The White House was already looking for a way to craft a big deficit-reduction plan, thanks to the warnings of deficit hawk Peter Orszag, with political advisors like David Plouffe insisting it would make good politics in 2012 after the “shellacking” of 2010. As one administration official told Scheiber, about a crucial deficit-cutting meeting: “Plouffe specifically said, ‘We’re going to need a period of ugliness’—he meant with the left—‘so that people in the center understand that we’re not wasting their tax dollars.” (Funny, Plouffe said the same thing publicly right after Obama’s 2012 victory.)
"Deficit reduction" is becoming to centrist Democrats what "tax cuts" are to Republicans -- and all-purpose cure for what ails us.

This powerful centrist faction in the nation's capitol has been creating a sense of ongoing crisis for decades and its effects on our politics cannot be overstated.  It's strangled the social safety net and empowered the most extremist members of our government to use it for their own ends. Combined with the nonsensical insistence that adding "revenue" is akin to signing on with Al Qaeda and you have a recipe for the dysfunction we see today. Don't blame the Tea Party.  They're just playing their designated role in this.

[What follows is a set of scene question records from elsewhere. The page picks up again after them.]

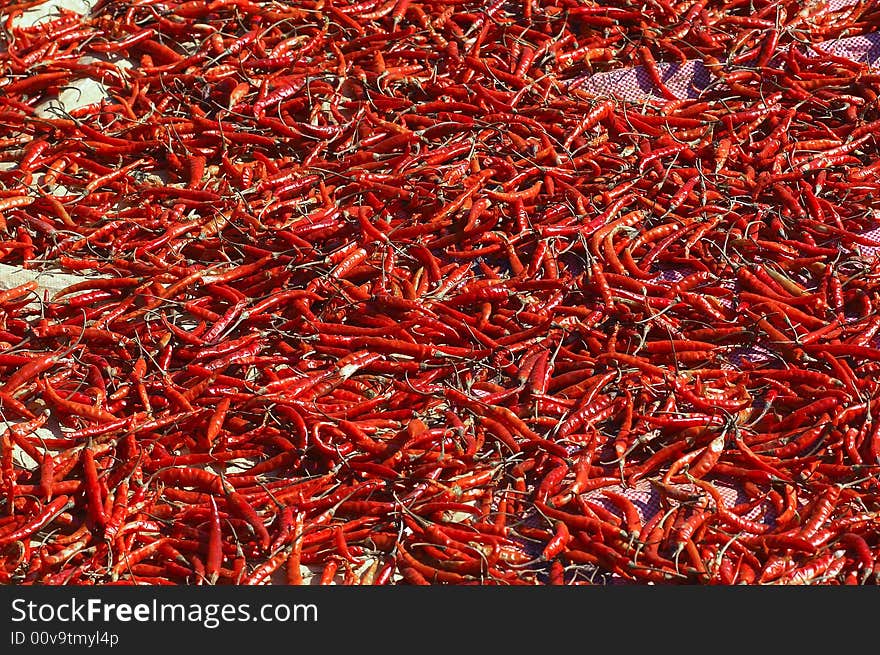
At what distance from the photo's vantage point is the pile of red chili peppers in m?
4.09

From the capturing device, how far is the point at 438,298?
5.05 m

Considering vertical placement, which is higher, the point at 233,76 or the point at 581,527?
the point at 233,76

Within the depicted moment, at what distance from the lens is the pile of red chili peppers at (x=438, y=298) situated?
13.4ft

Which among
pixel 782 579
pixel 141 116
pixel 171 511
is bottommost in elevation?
pixel 782 579

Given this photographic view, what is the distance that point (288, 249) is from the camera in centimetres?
534

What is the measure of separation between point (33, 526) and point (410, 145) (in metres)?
3.16

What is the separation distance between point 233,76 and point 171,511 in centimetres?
350

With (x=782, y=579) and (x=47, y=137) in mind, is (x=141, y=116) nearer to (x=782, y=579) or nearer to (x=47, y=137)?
(x=47, y=137)

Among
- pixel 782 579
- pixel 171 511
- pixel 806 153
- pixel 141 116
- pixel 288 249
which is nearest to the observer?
pixel 782 579

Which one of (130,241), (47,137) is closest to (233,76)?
(47,137)

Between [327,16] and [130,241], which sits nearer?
[130,241]

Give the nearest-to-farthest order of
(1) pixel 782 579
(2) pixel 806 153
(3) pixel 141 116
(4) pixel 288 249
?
(1) pixel 782 579 < (4) pixel 288 249 < (2) pixel 806 153 < (3) pixel 141 116

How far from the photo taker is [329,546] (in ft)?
A: 13.4

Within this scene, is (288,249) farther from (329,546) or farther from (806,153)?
(806,153)
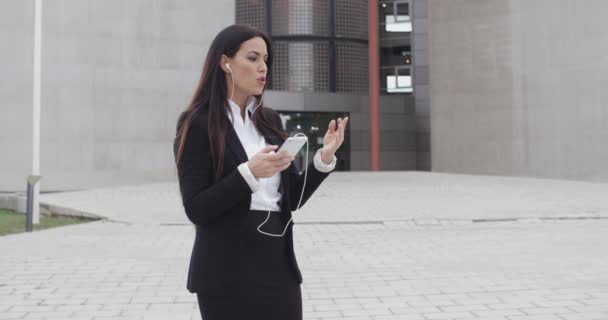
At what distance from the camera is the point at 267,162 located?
5.97 ft

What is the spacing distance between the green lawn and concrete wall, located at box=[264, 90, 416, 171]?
19.3 m

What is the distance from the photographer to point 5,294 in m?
5.53

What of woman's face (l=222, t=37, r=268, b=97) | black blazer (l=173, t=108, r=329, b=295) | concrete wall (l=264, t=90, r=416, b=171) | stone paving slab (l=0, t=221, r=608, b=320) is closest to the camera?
black blazer (l=173, t=108, r=329, b=295)

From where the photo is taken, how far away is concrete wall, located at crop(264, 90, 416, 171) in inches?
1259

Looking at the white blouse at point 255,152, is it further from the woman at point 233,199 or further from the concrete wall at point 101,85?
the concrete wall at point 101,85

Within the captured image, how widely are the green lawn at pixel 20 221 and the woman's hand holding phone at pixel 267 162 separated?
9.82m

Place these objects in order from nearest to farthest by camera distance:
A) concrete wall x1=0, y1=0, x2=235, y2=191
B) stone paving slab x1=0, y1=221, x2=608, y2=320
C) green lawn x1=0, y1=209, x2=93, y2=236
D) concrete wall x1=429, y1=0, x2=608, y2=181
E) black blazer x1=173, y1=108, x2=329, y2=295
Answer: black blazer x1=173, y1=108, x2=329, y2=295, stone paving slab x1=0, y1=221, x2=608, y2=320, green lawn x1=0, y1=209, x2=93, y2=236, concrete wall x1=0, y1=0, x2=235, y2=191, concrete wall x1=429, y1=0, x2=608, y2=181

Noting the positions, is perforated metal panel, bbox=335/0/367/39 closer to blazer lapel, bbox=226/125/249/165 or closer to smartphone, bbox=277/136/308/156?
blazer lapel, bbox=226/125/249/165

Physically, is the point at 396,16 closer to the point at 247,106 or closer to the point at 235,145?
the point at 247,106

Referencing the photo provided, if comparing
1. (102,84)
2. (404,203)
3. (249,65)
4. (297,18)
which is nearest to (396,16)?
(297,18)

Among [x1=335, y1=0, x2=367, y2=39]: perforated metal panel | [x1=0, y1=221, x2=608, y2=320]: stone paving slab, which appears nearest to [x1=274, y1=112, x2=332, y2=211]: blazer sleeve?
[x1=0, y1=221, x2=608, y2=320]: stone paving slab

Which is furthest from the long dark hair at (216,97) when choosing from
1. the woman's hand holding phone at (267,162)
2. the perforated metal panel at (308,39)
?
the perforated metal panel at (308,39)

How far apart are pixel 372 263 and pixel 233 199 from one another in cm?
540

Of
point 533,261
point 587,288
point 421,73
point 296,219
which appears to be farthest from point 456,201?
point 421,73
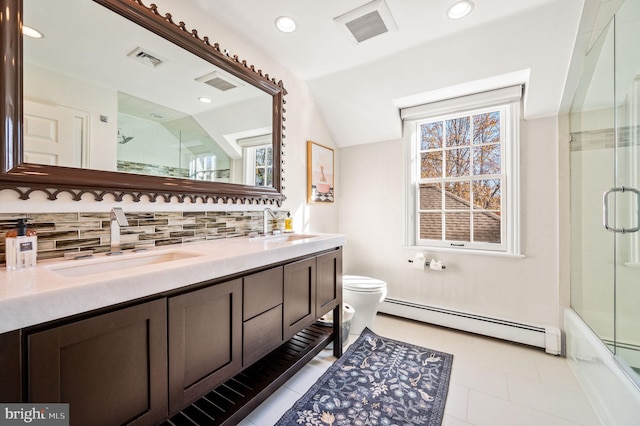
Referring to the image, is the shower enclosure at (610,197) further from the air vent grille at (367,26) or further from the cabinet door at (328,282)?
the cabinet door at (328,282)

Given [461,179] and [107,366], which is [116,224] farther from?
[461,179]

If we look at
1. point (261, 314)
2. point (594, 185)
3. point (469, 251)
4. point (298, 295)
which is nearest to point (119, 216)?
point (261, 314)

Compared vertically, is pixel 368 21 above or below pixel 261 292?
above

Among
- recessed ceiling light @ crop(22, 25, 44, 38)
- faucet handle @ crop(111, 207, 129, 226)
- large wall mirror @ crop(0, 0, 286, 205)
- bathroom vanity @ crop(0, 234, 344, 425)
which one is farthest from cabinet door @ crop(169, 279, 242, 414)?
recessed ceiling light @ crop(22, 25, 44, 38)

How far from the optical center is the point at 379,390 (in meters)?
1.65

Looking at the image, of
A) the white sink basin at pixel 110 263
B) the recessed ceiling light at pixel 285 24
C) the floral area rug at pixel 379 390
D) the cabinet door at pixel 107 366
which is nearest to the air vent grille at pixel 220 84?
the recessed ceiling light at pixel 285 24

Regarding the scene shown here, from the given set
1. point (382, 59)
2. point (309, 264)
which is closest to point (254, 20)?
point (382, 59)

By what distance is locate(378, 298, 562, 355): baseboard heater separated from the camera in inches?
82.3

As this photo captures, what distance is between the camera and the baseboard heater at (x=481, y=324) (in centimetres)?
209

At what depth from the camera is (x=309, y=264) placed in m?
1.66

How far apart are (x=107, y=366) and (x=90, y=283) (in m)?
0.26

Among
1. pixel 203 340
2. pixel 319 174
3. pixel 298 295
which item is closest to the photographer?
pixel 203 340

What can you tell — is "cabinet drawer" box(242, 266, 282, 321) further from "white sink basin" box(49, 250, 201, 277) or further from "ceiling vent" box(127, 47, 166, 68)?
"ceiling vent" box(127, 47, 166, 68)

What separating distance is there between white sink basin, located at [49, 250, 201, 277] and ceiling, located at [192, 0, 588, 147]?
144 centimetres
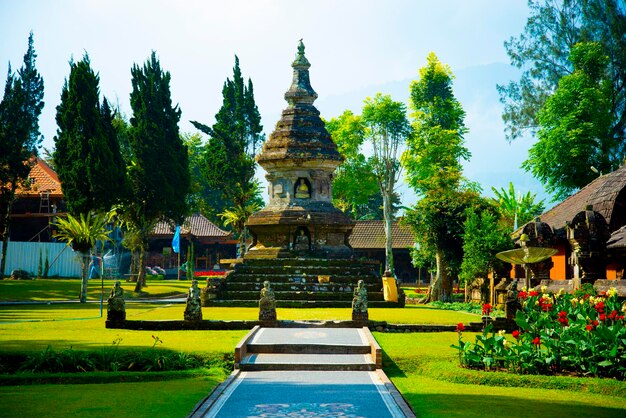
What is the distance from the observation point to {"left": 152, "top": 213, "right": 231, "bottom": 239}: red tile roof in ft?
214

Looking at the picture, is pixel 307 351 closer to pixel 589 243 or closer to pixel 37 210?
pixel 589 243

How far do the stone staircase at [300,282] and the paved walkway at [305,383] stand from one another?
30.0ft

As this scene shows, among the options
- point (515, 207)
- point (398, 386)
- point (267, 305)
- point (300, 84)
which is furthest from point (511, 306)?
point (515, 207)

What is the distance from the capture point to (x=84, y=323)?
22.5m

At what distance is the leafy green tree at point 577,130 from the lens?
41656mm

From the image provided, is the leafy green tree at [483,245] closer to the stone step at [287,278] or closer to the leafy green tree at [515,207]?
the stone step at [287,278]

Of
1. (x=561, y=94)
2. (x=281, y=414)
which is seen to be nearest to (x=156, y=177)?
(x=561, y=94)

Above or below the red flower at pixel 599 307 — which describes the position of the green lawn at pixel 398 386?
below

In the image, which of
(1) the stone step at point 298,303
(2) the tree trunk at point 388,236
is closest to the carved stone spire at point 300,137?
(1) the stone step at point 298,303

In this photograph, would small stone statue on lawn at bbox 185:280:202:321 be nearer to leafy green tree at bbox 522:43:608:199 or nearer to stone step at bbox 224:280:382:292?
stone step at bbox 224:280:382:292

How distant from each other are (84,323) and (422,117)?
144 feet

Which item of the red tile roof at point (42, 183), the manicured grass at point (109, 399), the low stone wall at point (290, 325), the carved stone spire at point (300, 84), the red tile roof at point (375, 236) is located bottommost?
the manicured grass at point (109, 399)

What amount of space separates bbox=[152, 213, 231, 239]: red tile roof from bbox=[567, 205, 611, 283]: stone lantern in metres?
44.6

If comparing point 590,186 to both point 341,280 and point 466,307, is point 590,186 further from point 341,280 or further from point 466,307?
point 341,280
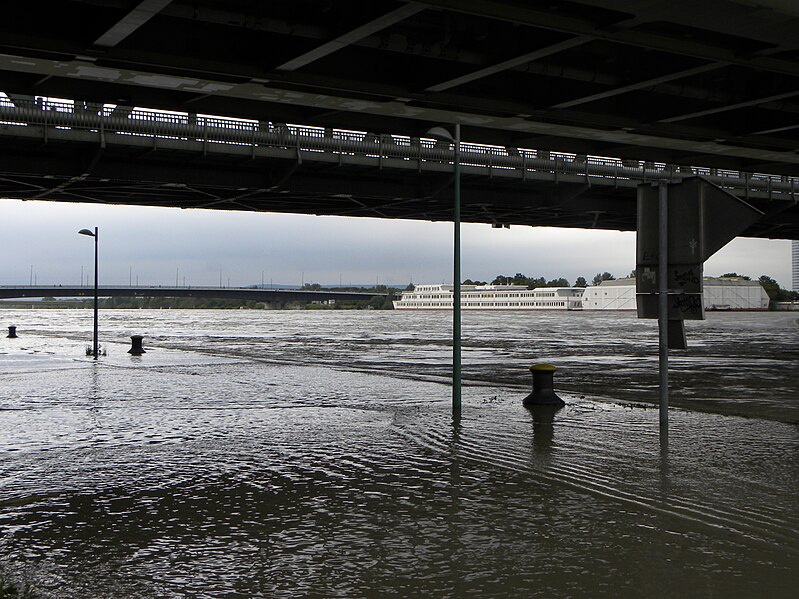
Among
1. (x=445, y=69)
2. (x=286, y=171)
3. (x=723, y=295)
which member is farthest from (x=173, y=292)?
(x=445, y=69)

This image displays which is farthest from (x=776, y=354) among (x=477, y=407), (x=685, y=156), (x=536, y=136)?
(x=477, y=407)

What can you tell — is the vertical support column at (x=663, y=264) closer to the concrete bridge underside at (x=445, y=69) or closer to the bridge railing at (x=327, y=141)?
the concrete bridge underside at (x=445, y=69)

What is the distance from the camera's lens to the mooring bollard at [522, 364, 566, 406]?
15.5 metres

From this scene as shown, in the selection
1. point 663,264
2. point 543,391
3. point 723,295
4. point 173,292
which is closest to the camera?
point 663,264

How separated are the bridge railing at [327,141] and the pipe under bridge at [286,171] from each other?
0.15ft

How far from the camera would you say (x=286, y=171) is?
33.3m

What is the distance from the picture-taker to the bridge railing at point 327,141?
90.5 ft

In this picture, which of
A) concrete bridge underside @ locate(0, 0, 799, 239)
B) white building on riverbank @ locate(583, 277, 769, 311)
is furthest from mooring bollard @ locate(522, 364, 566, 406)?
white building on riverbank @ locate(583, 277, 769, 311)

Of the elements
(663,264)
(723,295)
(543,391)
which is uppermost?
(663,264)

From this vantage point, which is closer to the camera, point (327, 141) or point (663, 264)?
point (663, 264)

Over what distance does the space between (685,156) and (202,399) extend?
1707 cm

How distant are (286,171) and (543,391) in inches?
796

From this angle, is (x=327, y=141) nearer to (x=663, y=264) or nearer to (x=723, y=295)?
(x=663, y=264)

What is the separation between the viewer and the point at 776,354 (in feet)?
108
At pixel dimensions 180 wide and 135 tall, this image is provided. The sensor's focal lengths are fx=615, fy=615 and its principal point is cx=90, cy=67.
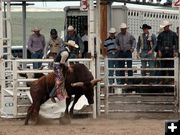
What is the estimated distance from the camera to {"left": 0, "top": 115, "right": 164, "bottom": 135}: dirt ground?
10711 millimetres

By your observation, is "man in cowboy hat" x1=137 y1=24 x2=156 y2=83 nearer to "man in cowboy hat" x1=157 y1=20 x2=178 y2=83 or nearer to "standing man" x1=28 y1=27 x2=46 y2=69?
"man in cowboy hat" x1=157 y1=20 x2=178 y2=83

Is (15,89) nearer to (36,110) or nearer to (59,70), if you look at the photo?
(36,110)

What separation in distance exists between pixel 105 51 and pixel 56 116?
4943 mm

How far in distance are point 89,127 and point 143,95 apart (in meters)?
2.74

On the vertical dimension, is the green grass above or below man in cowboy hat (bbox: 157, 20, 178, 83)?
above

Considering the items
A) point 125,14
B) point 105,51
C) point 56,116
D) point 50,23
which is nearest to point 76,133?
point 56,116

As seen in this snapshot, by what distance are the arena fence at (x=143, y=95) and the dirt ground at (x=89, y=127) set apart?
33.2 inches

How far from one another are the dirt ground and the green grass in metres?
17.7

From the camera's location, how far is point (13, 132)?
1088 centimetres

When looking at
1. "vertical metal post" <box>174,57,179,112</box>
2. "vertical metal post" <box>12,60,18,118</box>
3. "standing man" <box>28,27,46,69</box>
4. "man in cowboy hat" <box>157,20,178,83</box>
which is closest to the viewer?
"vertical metal post" <box>12,60,18,118</box>

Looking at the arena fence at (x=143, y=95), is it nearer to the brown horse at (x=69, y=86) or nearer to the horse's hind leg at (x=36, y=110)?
the brown horse at (x=69, y=86)

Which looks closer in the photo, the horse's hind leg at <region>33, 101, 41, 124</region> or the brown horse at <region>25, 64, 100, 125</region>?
the brown horse at <region>25, 64, 100, 125</region>

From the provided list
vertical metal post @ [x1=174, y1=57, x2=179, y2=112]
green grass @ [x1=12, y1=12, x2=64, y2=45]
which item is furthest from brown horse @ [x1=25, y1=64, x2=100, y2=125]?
green grass @ [x1=12, y1=12, x2=64, y2=45]

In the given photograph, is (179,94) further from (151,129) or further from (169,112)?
(151,129)
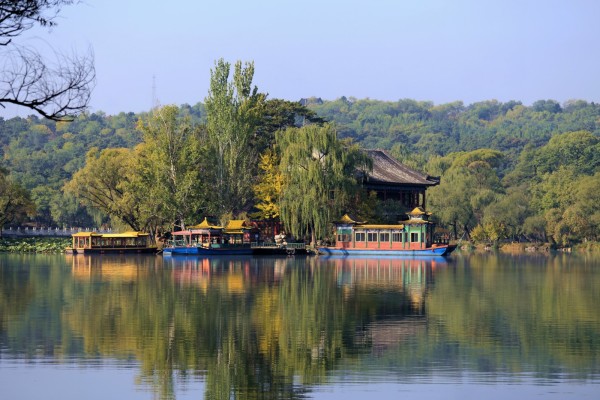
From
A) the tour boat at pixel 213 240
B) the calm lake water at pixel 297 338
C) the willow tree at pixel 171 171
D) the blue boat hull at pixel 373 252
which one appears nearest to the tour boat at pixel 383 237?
the blue boat hull at pixel 373 252

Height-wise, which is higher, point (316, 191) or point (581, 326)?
point (316, 191)

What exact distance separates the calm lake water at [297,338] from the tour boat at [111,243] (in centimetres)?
2491

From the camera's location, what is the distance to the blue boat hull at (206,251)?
2207 inches

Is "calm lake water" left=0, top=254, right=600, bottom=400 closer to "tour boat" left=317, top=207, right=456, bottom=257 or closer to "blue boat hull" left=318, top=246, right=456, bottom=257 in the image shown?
"blue boat hull" left=318, top=246, right=456, bottom=257

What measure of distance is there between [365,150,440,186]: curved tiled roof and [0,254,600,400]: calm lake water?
29.7 metres

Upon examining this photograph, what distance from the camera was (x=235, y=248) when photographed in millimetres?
58219

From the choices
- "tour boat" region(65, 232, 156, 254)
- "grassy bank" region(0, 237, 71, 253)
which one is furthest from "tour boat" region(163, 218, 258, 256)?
"grassy bank" region(0, 237, 71, 253)

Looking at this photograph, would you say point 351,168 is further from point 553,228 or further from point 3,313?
point 3,313

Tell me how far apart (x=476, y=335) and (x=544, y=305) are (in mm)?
7031

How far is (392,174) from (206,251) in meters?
15.5

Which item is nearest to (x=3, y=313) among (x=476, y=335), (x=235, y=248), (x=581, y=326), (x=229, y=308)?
(x=229, y=308)

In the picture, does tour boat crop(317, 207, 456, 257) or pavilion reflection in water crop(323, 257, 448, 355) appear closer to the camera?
pavilion reflection in water crop(323, 257, 448, 355)

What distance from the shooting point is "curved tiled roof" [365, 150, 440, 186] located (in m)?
64.6

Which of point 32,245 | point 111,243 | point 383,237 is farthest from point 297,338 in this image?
point 32,245
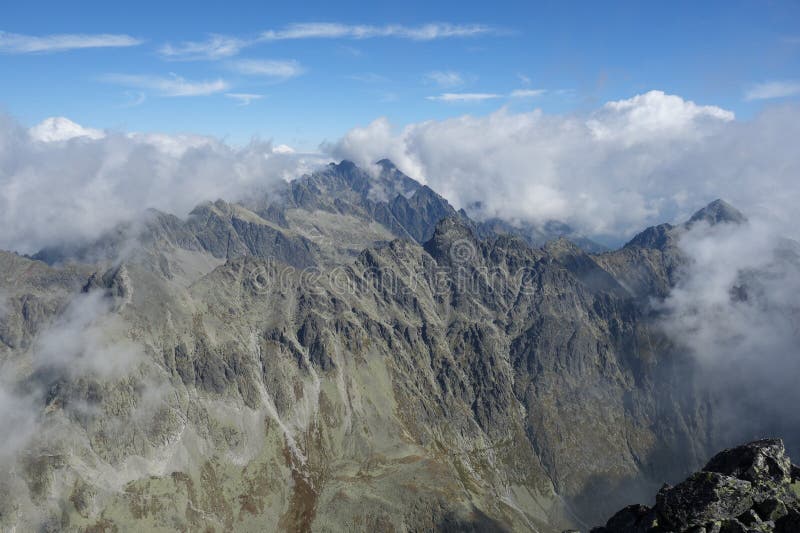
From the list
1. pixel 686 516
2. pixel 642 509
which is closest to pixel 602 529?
pixel 642 509

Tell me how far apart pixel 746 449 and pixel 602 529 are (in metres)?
23.6

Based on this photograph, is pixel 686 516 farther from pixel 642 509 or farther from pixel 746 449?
pixel 746 449

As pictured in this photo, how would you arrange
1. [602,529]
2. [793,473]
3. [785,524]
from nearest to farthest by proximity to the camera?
[785,524] < [793,473] < [602,529]

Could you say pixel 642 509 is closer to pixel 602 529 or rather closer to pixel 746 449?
pixel 602 529

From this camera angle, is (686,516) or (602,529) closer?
(686,516)

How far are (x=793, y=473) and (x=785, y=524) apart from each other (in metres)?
18.7

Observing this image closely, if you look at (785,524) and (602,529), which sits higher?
(785,524)

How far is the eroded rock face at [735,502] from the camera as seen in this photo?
180 ft

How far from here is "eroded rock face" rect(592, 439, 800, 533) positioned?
54.8 meters

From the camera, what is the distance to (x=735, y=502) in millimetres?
56656

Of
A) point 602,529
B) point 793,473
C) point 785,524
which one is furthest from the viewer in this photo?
point 602,529

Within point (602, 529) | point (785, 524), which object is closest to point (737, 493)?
point (785, 524)

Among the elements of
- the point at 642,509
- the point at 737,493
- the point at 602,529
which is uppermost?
the point at 737,493

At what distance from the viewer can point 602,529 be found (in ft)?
247
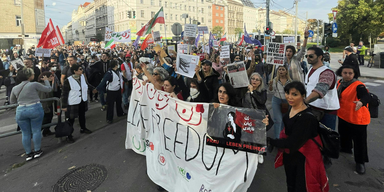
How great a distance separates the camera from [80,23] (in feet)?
346

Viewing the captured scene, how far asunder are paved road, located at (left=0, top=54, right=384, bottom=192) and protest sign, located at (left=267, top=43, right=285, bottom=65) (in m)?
1.89

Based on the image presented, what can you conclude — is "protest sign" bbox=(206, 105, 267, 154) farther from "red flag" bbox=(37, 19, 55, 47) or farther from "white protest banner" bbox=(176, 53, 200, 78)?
"red flag" bbox=(37, 19, 55, 47)

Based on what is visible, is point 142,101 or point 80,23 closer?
point 142,101

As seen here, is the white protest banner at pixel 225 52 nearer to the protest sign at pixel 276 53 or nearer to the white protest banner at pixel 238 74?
the protest sign at pixel 276 53

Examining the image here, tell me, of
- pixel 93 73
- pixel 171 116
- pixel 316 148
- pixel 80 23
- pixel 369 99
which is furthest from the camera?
pixel 80 23

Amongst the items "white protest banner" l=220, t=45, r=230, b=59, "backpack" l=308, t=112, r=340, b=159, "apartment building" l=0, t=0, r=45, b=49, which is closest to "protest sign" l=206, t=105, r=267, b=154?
"backpack" l=308, t=112, r=340, b=159

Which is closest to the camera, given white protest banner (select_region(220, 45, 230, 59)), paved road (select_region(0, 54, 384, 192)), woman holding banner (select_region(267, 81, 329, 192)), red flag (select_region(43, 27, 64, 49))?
woman holding banner (select_region(267, 81, 329, 192))

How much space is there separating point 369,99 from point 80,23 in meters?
121

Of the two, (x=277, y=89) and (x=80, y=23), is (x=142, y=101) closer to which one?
(x=277, y=89)

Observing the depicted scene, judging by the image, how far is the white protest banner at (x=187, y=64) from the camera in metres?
4.25

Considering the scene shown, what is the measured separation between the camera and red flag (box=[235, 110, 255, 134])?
2406 mm

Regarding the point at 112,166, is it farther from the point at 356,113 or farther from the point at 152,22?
the point at 152,22

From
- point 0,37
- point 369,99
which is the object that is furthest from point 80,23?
point 369,99

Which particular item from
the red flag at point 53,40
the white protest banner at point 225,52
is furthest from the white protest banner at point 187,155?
the red flag at point 53,40
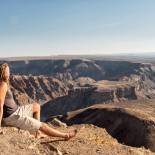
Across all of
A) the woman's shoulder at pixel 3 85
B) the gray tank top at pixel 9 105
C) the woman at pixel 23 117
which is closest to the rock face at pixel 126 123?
the woman at pixel 23 117

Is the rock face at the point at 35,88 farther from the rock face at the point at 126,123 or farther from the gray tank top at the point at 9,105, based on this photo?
the gray tank top at the point at 9,105

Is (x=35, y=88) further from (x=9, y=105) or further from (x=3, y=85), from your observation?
(x=3, y=85)

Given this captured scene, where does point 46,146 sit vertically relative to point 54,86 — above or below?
above

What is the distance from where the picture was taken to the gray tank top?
→ 9422 mm

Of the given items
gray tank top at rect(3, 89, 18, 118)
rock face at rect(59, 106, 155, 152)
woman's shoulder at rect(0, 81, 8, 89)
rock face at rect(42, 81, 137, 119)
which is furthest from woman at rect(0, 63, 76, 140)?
rock face at rect(42, 81, 137, 119)

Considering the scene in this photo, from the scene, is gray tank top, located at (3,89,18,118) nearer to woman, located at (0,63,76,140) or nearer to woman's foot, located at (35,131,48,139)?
woman, located at (0,63,76,140)

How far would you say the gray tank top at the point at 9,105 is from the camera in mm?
9422

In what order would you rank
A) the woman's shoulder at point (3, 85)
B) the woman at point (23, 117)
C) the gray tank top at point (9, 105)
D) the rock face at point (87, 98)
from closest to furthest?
the woman's shoulder at point (3, 85)
the gray tank top at point (9, 105)
the woman at point (23, 117)
the rock face at point (87, 98)

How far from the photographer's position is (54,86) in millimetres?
173000

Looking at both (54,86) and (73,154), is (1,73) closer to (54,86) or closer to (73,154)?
(73,154)

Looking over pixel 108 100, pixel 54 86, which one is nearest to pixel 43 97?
pixel 54 86

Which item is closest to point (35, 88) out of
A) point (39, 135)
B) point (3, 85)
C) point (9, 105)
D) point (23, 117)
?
point (39, 135)

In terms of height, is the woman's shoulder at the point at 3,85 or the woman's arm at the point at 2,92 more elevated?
the woman's shoulder at the point at 3,85

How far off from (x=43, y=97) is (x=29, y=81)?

After all, as everyone in Democratic circles keeps shouting to anyone who will listen:
[T]he federal deficit has fallen faster over the past three years than it has in any such stretch since demobilization from World War II.

In fact, outside of that post-WWII era, the only time the deficit has fallen faster was when the economy relapsed in 1937, turning the Great Depression into a decade-long affair.
If U.S. history offers any guide, we are already testing the speed limits of a fiscal consolidation that doesn't risk backfiring. That's why the best way to address the fiscal cliff likely is to postpone it. 
While long-term deficit reduction is important and deficits remain very large by historical standards, the reality is that the government already has its foot on the brakes.

It certainly looks to me as if the deficit hawks are doing very, very well. And they obviously aren't done yet.